Councils lose another education role

The Conservative government has lost no time in taking another duty with regard to education away from local government. In his letter of the 15th June to the directors of children’s services, Lord Nash, the Minister, gave local authorities just 15 days’ notice that they would no longer has responsibility for choosing the sponsor for a new school. Many years ago the Blair government started the process that has led to this letter by mandating that all new secondary schools should be academies. This was later extended to all new schools. Local authorities retained the responsibility to run the beauty competition to decide the sponsor to suggest to the DfE. That appears now to have been handed to the unelected regional school commissioners. So much for localism.

As far as I can see there has been no explanation for this decision and no clarification as to whether it applies only to new competitions or also to those already under discussion and not finalised by the 1st July. It may be that the DfE was irritated at some of the choices made by local authorities: it certainly made Oxfordshire re-run the process for selecting the operator for a new primary school as it didn’t like the outcome, this despite the sponsor selected being on the DfE approved list. The fact that the re-run process produced the same outcome may have led to this draconian and precipitous change in the selection process.

For those councils that don’t like the academy process the letter can probably be ignored since they can seemingly continue to expand existing maintained primary schools by adding on extra classes. Whether it might now tempt some Conservative local authorities that care about their local schools, but have supported academies in the past, to do the same would be an interesting outcome.

Certainly, counties with lots of new house building, and I suppose there aren’t many of them given how few houses are being built nationally, now face the possibility of having to deal with academy chains located a long way from county hall and possibly with little local knowledge. Even worse, the academy can fix its size and if new houses are added to the development can refuse to expand: seemingly at present with neither the regional commissioner nor the DfE being able to do anything about such a situation. That it could increase council spend on home to school transport unnecessarily doesn’t seem to matter. After all, the local authority could always close another library or children’s centre to pay for the buses.

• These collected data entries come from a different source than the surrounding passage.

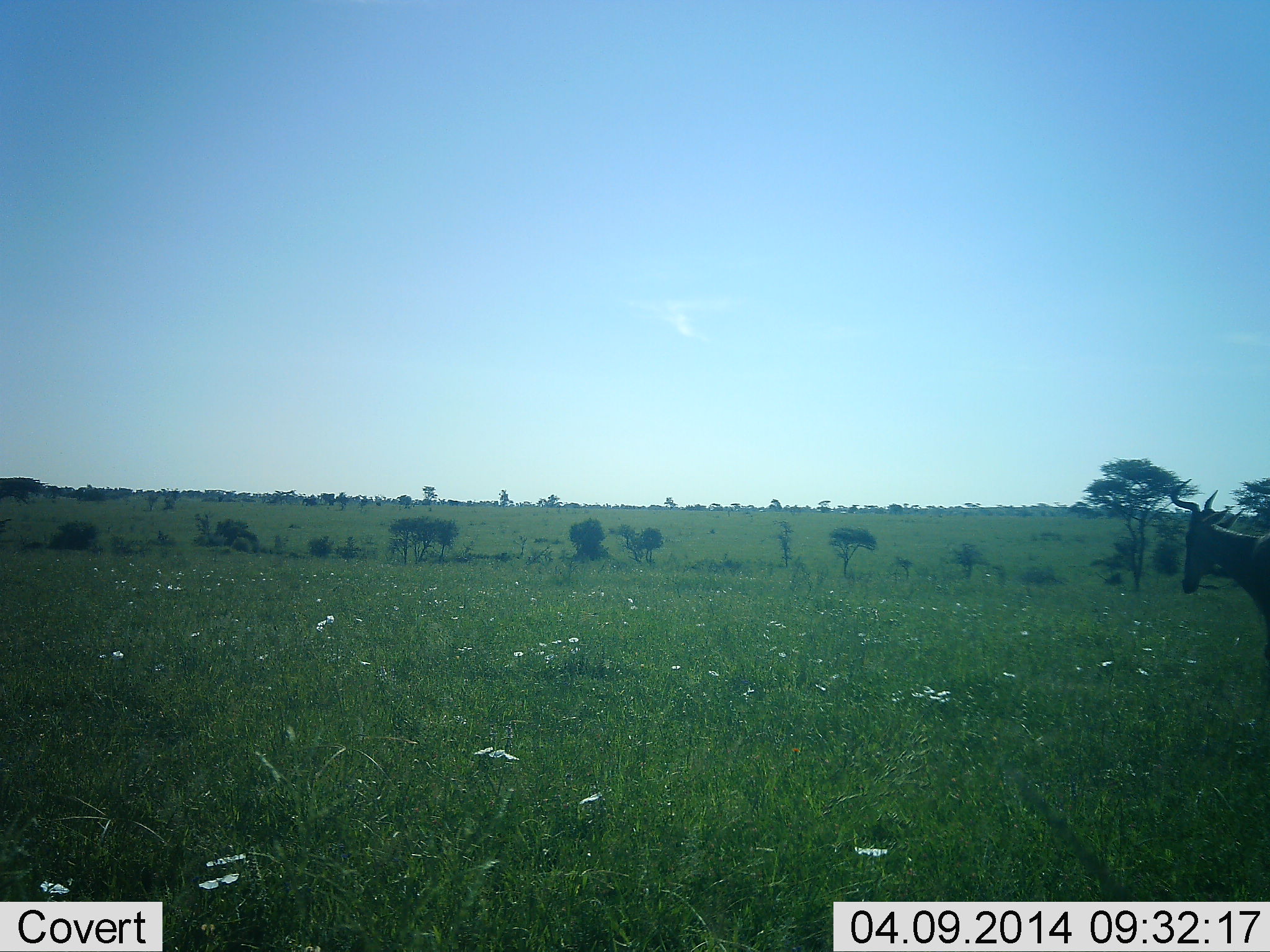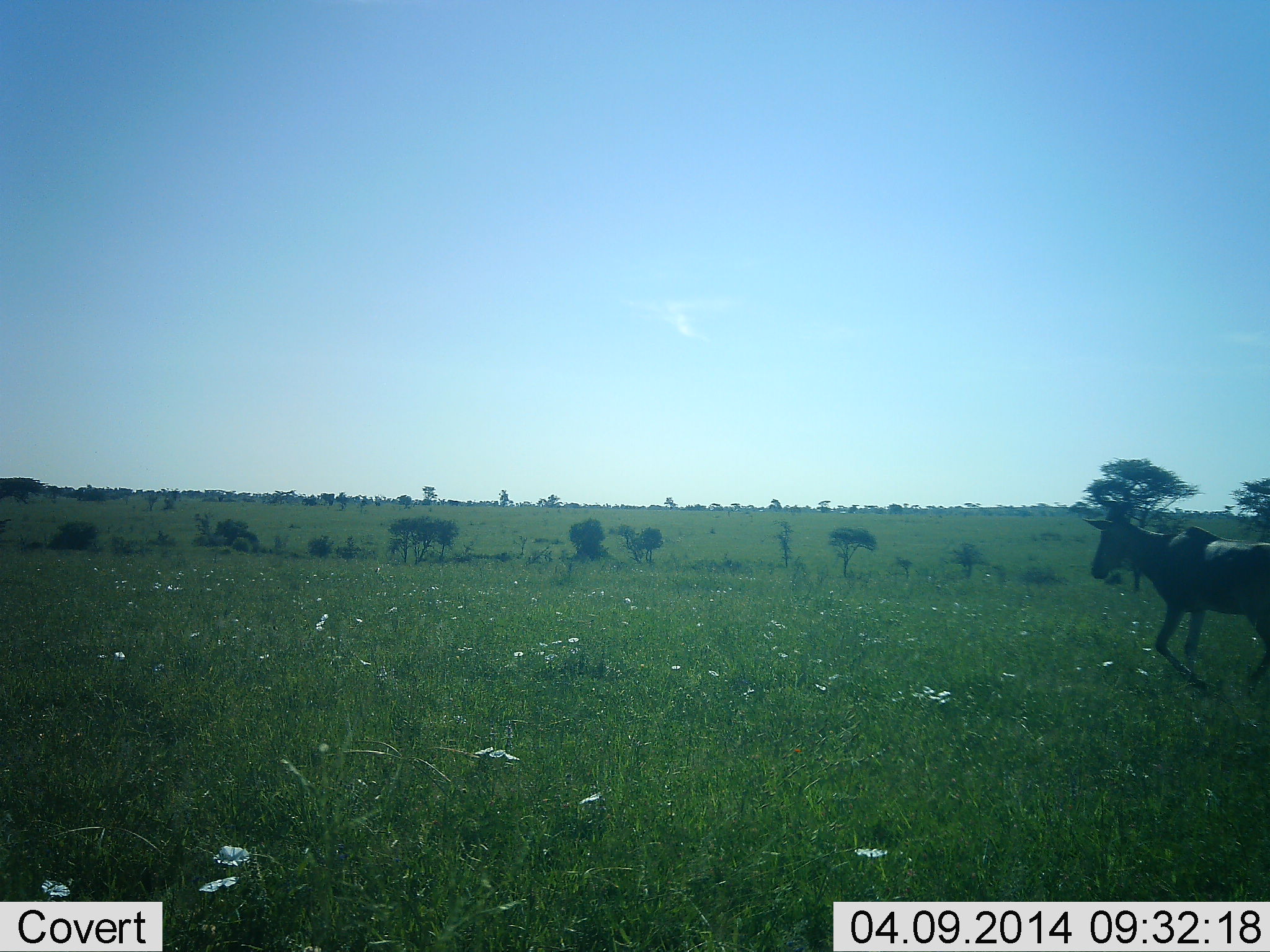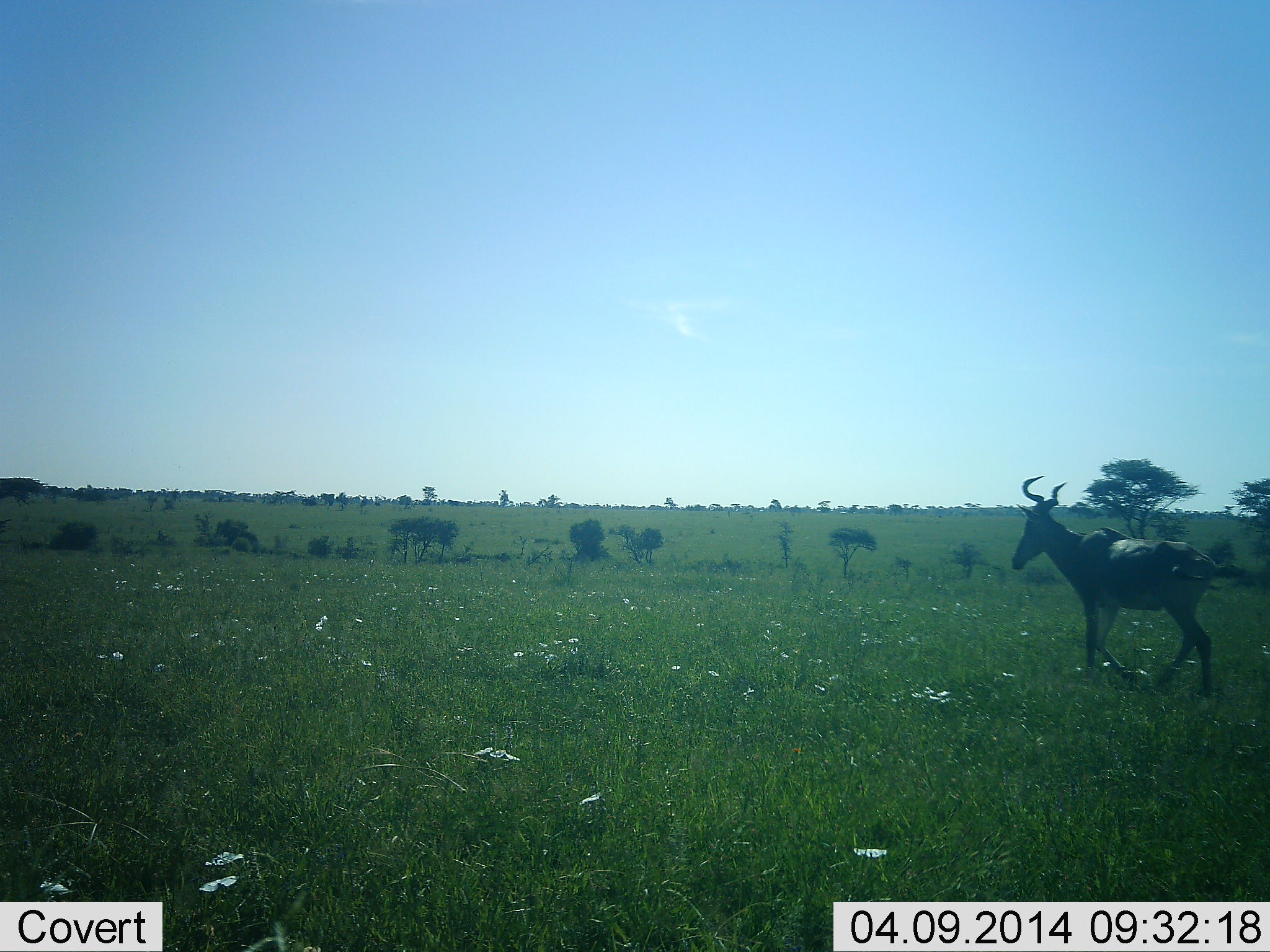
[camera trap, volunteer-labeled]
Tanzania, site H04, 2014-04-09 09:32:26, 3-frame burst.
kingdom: Animalia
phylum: Chordata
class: Mammalia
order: Artiodactyla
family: Bovidae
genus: Alcelaphus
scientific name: Alcelaphus buselaphus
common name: hartebeest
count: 1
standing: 10%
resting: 0%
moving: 100%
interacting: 0%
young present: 0%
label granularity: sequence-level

Schooling is now firmly a national service, as I explained earlier today to someone taking the local authority to task because the school where they are a governor wasn’t funded as well as other local schools. I pointed out that the School Forum set the formula and no councillor had a vote unless they were elected as a governor. There is still a widespread belief local authorities run schools. They don’t, and it is now the DfE and their un-elected officials that take the decisions.